Wie sehen Sie Deutschland insgesamt für die Zeit nach den Sommerferien gerüstet? Es macht den Anschein, als ob immer wieder dieselben Fehler gemacht werden: Auf Sicht fahren, wenn Vorsorge angezeigt wäre.
Manchmal hat man das Gefühl: Als es so steil herunterging mit den Zahlen, hatten viele die Hoffnung, es bleibt jetzt so, egal was wir machen. Aber in einer Pandemie ist das nicht so. Die Diskussion um die Reiserückkehrer ist identisch mit der, die wir 2020 hatten.

Haben Sie eine Erklärung, woran das liegt?
Ich glaube, das liegt einfach an dem nachvollziehbaren Wunsch nach Normalität. Allerdings haben wir doch die Expertise, wie wir eine vierte Welle verhindern können.

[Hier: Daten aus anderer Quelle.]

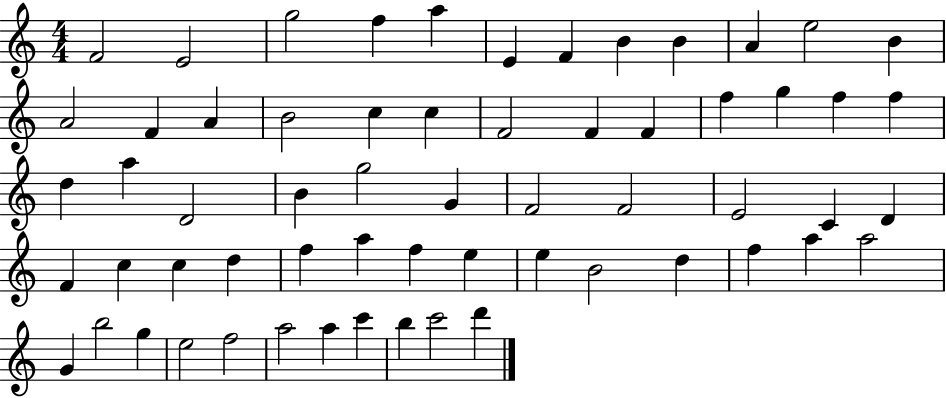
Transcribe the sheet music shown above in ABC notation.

X:1
T:Untitled
M:4/4
L:1/4
K:C
F2 E2 g2 f a E F B B A e2 B A2 F A B2 c c F2 F F f g f f d a D2 B g2 G F2 F2 E2 C D F c c d f a f e e B2 d f a a2 G b2 g e2 f2 a2 a c' b c'2 d'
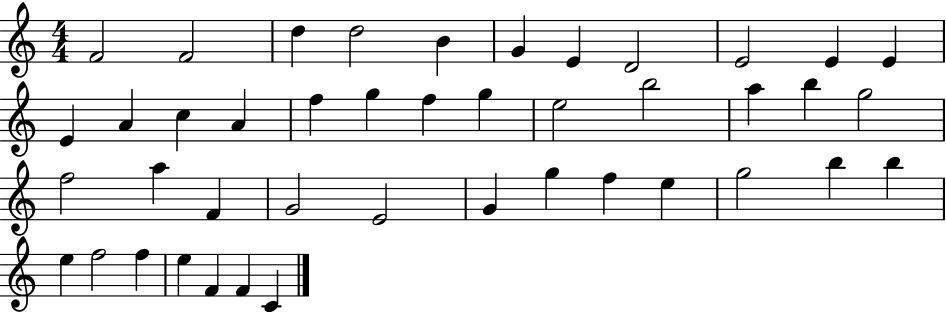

Wofür ich kein Verständnis habe: Verfrühte Club-Öffnungen und erst recht die eskalierenden Parkpartys. Das treibt die Inzidenzen wieder hoch. Das wichtigste ist doch, dass wir wieder eine gewisse Normalität an unseren Schulen haben, das muss aus meiner Sicht oberste Priorität haben.

Wären Sie für eine Impfpflicht?
Ein sehr schwieriges Thema. Offen gesagt, ganz persönlich wäre ich dafür. Aber mir ist bewusst, dass das rechtlich hoch umstritten ist. Der Großteil der Politik hat sich bereits dagegen ausgesprochen, das kann man nicht einfach umwerfen. Ich könnte mir vorstellen, dass man es für bestimmte Berufsgruppen macht. Aber auch das ist juristisch heikel.

Sie haben selber zwei kleine Kinder. Wie würden Sie aus Ihrer Sicht als Vater das Pandemiemanagement bewerten?
Wir waren dreimal in Quarantäne. Beim letzten Mal ist meine Frau in eine andere Wohnung gezogen, weil sie schwanger und dadurch besonders gefährdet ist. Sie war dann zum Abendessen per Videokonferenz zugeschaltet. Das ist schon krass, wenn man mit kleinen Kindern nicht mehr die Wohnung verlassen darf. Mein Älterer ist in der ersten Klasse, die Lehrkräfte waren im Fernunterricht per Video sehr engagiert, keine Frage, aber das Homeschooling ersetzt einfach nicht den richtigen Schulunterricht. Wir sind da sicher noch privilegiert, mit einer schönen Wohnung und einem Balkon. Dennoch: Mir kann niemand erzählen, dass das spurlos an Kindern vorübergeht. Da werden wir noch viele Jahre nacharbeiten müssen.